— Fabiola DePaula's quest for beauty took her to a condominium basement, where authorities say she paid an unlicensed doctor $3,300 for a nose job and liposuction performed on a massage table.

But something went terribly wrong, and the 24-year-old nanny died, exposing what investigators say was an underground cosmetic-surgery network used by immigrants from Brazil — a country whose women are world-famous for their beauty and their willingness to go under the knife to achieve it.

Authorities think a Brazilian doctor, Luiz Carlos Ribeiro, performed liposuction, nose jobs and Botox injections for three years in the Framingham area, mostly for the town's large Brazilian immigrant population and mostly for cash.

Ribeiro and his wife, Ana Maria Miranda Ribeiro, were arrested July 31 and charged with manslaughter, unauthorized practice of medicine and drug counts. The couple pleaded not guilty and remain in jail.

— Bad news — but probably no surprise to parents — when it comes to young children and vegetables: A government study showed fifth-graders became less willing to try vegetables and fruits when more were offered as free school snacks.

The study is one of the first to measure the success of the Fresh Fruit and Vegetable Program, a federal initiative providing grants to schools to help them buy more produce and improve the eating habits of U.S. children.

— Government health advisers rejected a federal report that concluded dental fillings used by millions of patients are safe, saying further study of the mercury-laden amalgam is needed.

A joint panel of Food and Drug Administration advisers did not declare the so-called "silver fillings" unsafe. But they said uncertainties about the risk demanded further study.

The government reported Thursday that 4.4 percent of baby boomers ages 50 to 59 indicated they had used illicit drugs in the past month. It marks the third consecutive yearly increase recorded for that age group by the National Survey on Drug Use and Health.

Meanwhile, illicit drug use among young teens went down for the third consecutive year — from 11.6 percent in 2002 to 9.9 percent in 2005.

— The government is taking steps to preserve data and biological specimens from a quarter-century investigation into the effects of Agent Orange on Vietnam veterans, having found an elevated risk for diabetes but no clear links to cancer from the soon-to-end study.

The independent Institute of Medicine concluded earlier this year that the material from the Air Force Health Study is valuable and should be preserved and made available to researchers and scientists.

→ **Data supplied**
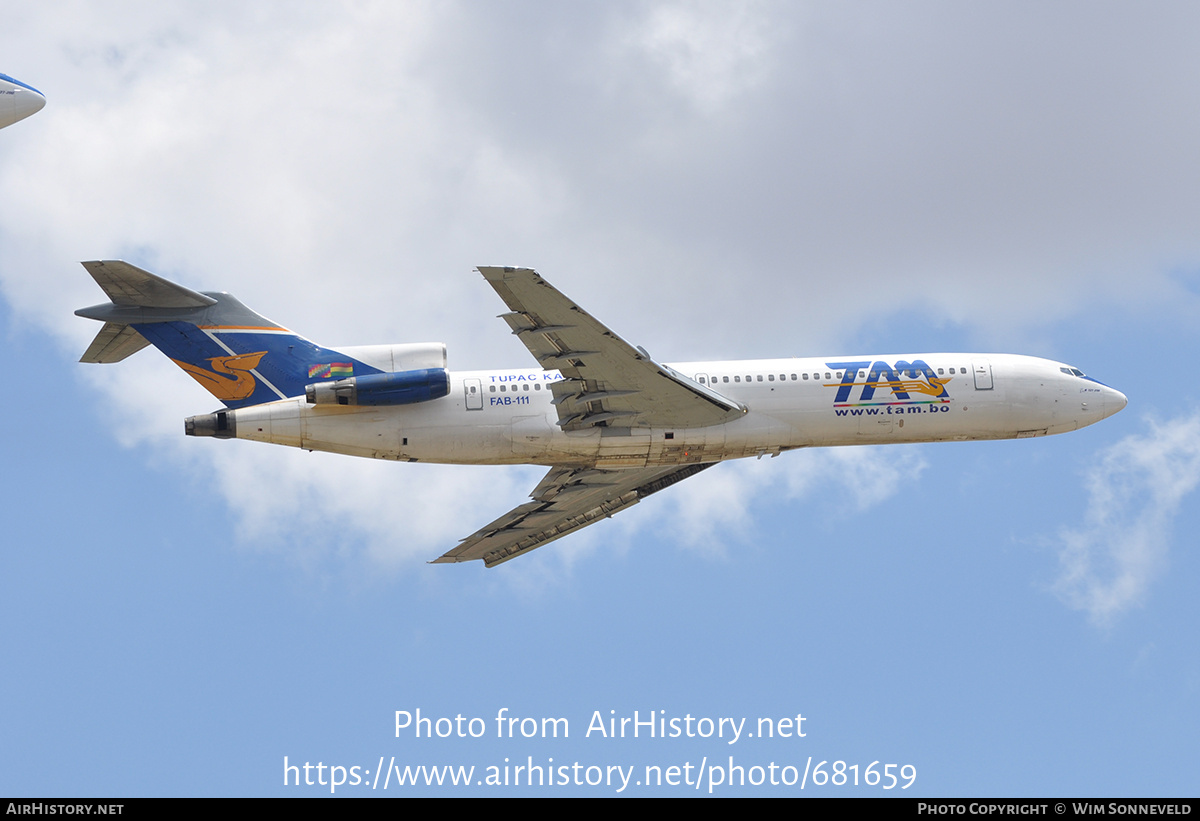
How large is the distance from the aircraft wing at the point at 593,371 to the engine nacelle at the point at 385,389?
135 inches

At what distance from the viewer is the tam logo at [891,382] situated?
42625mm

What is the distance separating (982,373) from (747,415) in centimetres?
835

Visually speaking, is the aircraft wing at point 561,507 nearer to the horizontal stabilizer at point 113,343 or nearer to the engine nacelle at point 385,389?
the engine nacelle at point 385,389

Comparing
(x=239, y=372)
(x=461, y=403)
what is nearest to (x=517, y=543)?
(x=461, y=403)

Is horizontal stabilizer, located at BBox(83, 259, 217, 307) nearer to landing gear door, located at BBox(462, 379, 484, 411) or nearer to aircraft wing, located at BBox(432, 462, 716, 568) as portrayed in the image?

→ **Check your understanding**
1) Answer these questions using the news briefs:
(a) How much did Fabiola DePaula pay for the nose job and liposuction?
(b) Which grade were the children in the government study on vegetables and fruits?
(c) What percentage of baby boomers ages 50 to 59 said they had used illicit drugs in the past month?
2) Repeat the news briefs word for word, from "Authorities think a" up to and including "free school snacks.".
None of the records are needed for the work on this page.

→ **Your written answers**
1)
(a) $3,300
(b) Fifth grade
(c) 4.4 percent

2)
Authorities think a Brazilian doctor, Luiz Carlos Ribeiro, performed liposuction, nose jobs and Botox injections for three years in the Framingham area, mostly for the town's large Brazilian immigrant population and mostly for cash.

Ribeiro and his wife, Ana Maria Miranda Ribeiro, were arrested July 31 and charged with manslaughter, unauthorized practice of medicine and drug counts. The couple pleaded not guilty and remain in jail.

— Bad news — but probably no surprise to parents — when it comes to young children and vegetables: A government study showed fifth-graders became less willing to try vegetables and fruits when more were offered as free school snacks.